ACTIVITY LIST
1. In the customs thread, on what date did the package reach SF customs?
2. In the customs thread, copy the passage that begins at the words "## steroidforyou (Jan" and stops after "Warriorblaze (Jan 14, 2014)", and swap "32 days" for "six weeks".

# Inbound into customs (3 weeks)



## GETNIT (Jan 14, 2014)

I've been waiting for a package from china (50g raw) its shown inbound into customs for 3weeks. Is this normal? Kinda sweating it! I haven't been tracking it much as I know that can raise suspicion. I usually do domestic but my last domestic contact isn't around anymore. Shouldn't I get a seizure letter after this long? I hate this waiting. Input please


----------



## meathead96 (Jan 14, 2014)

3wks is pretty long but it has been the holidays and packages can get caught up or misplaced in customs. Seizure letters could  come months later.  I wouldn't count on that coming soon if thats the case. Give it some time. It may still show up.


----------



## GETNIT (Jan 14, 2014)

meathead96 said:


> 3wks is pretty long but it has been the holidays and packages can get caught up or misplaced in customs. Seizure letters could  come months later.  I wouldn't count on that coming soon if thats the case. Give it some time. It may still show up.



Thanks bro! I kinda figured the holidays could hold shit up... But then you get to reading shit people post on here of stories that somebody knew somebody that knew somebody...,,that got their door kicked down.. Etc. making me paranoid! But, for all I know it's just held up. Plus, I have to believe if they did seize it they wouldn't sweat such a small amount and would just send me the stupid letter!


----------



## Christsean (Jan 14, 2014)

3weeks is a long time. Which customs location SF, LA or CHI?


Sent from my iPhone using Tapatalk


----------



## GETNIT (Jan 14, 2014)

christsean said:


> 3weeks is a long time. Which customs location sf, la or chi?
> 
> 
> Sent from my iphone using tapatalk



sf


----------



## Christsean (Jan 14, 2014)

I had them turn my pack around that was in customs that long. It was powder and I thought they finally released it. Two days later it showed up in china. Waaa waaaa waaa!!!


Sent from my iPhone using Tapatalk


----------



## steroidforyou (Jan 14, 2014)

It s not unnormal , one of my client's order got his order at the end of 32 days.. Usps sucks..


Sent from my iPhone using Tapatalk


----------



## Warriorblaze (Jan 14, 2014)

steroidforyou said:


> It s not unnormal , one of my client's order got his order at the end of 32 days.. Usps sucks..
> 
> 
> Sent from my iPhone using Tapatalk



Agreed. The postal service is a joke at times. 


Warrior


----------



## GETNIT (Jan 14, 2014)

It's the waiting that sucks. Although, I'd gladly wait another 3 weeks if it means I get my pkg!


----------



## GETNIT (Jan 14, 2014)

My pkg left china on dec. 16 and arrived at SF customs dec. 24


----------



## ratedR (Jan 14, 2014)

why would you put this kind of info up? very few posts and no rep. Kind of sketchy if you ask me.


----------



## GETNIT (Jan 14, 2014)

ratedR said:


> why would you put this kind of info up? very few posts and no rep. Kind of sketchy if you ask me.



I thought I was too paranoid.... 
I rarely participate in discussions unless I can offer my first person experience. Most questions and concerns have already been asked in the forum so I usually try to read other threads before starting one.


----------



## Swfl (Jan 15, 2014)

DATA EXCERPTS
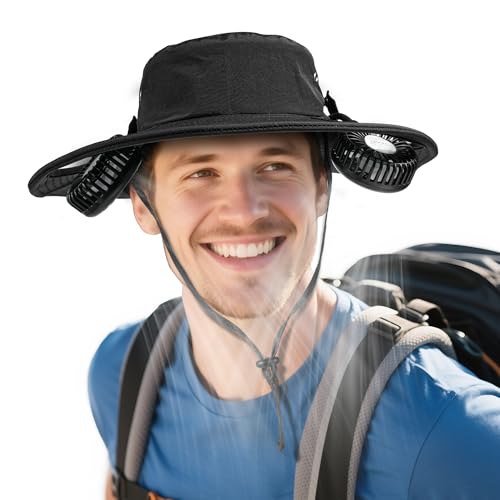 YIFOCO 2-in-1 Hands-Free Hat Fan with Detachable Neck Fan, UPF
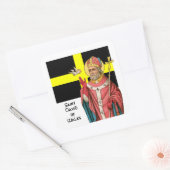 ウェールズの聖ダビデ(P 001)とその国旗 スクエアシール (封筒)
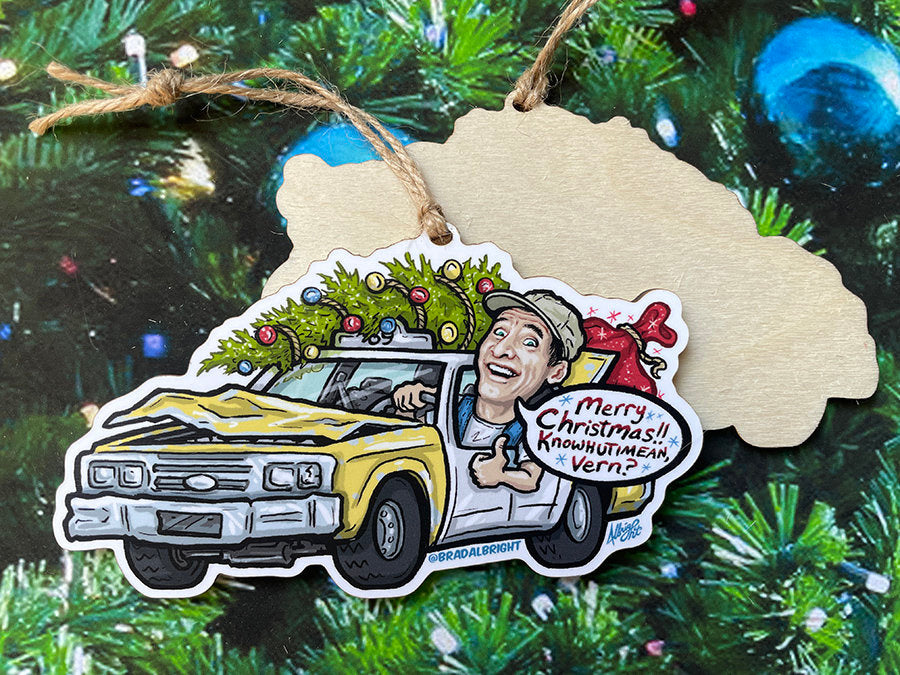 Ernest Saves Xmas Tribute - 80's Nostalgia Christmas Ornament - Hand Drawn Wood Ornament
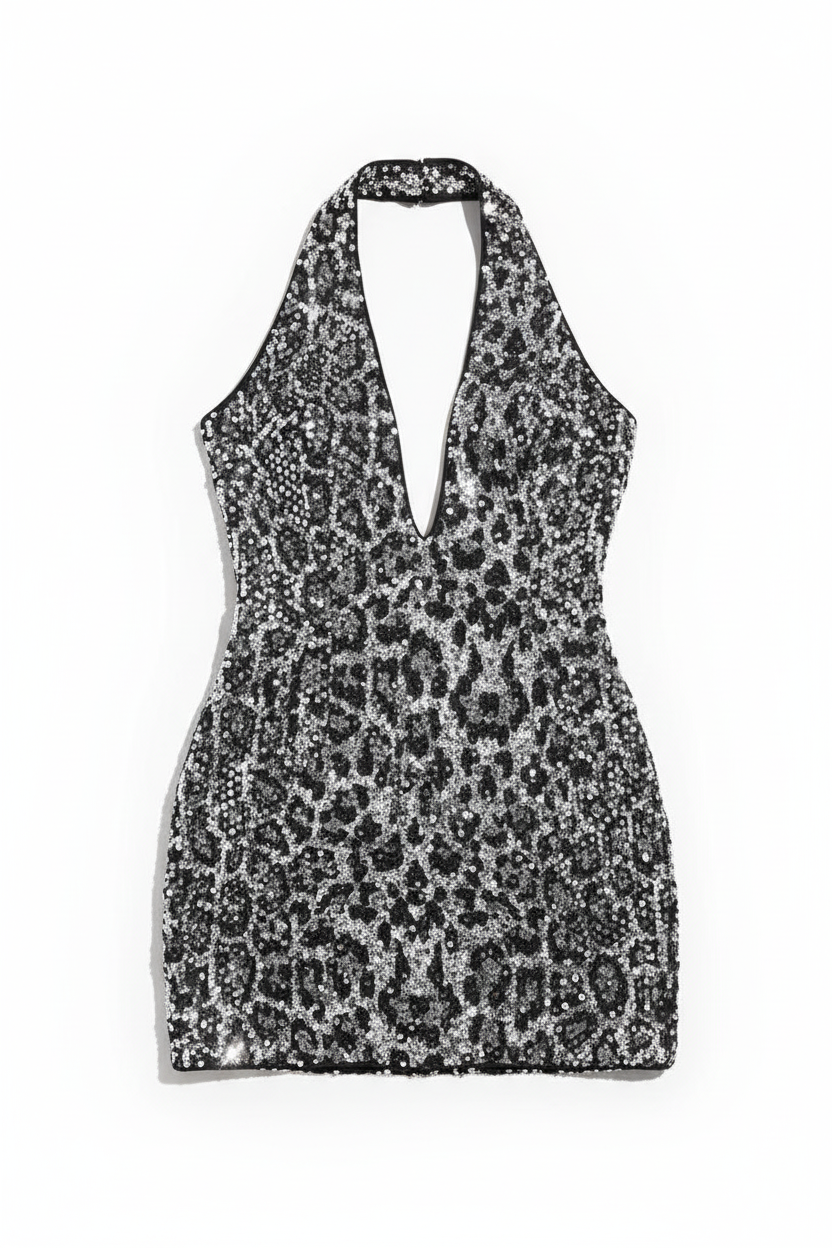 Sequin Leopard Cut-Out Mini Dress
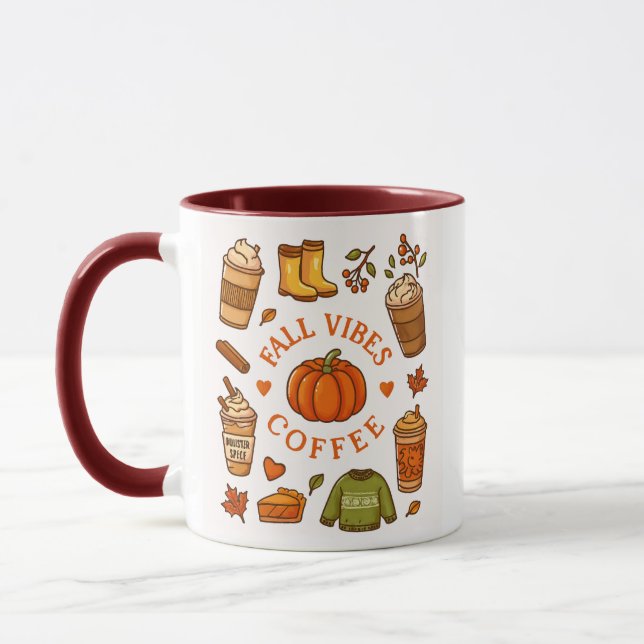 Caneca Fall Vibes Coffee Mug – Cozy Autumn Aesthetic  (Esquerda)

EXPECTED OUTPUTS
1. Dec. 24

2.
## steroidforyou (Jan 14, 2014)

It s not unnormal , one of my client's order got his order at the end of six weeks.. Usps sucks..


Sent from my iPhone using Tapatalk


----------



## Warriorblaze (Jan 14, 2014)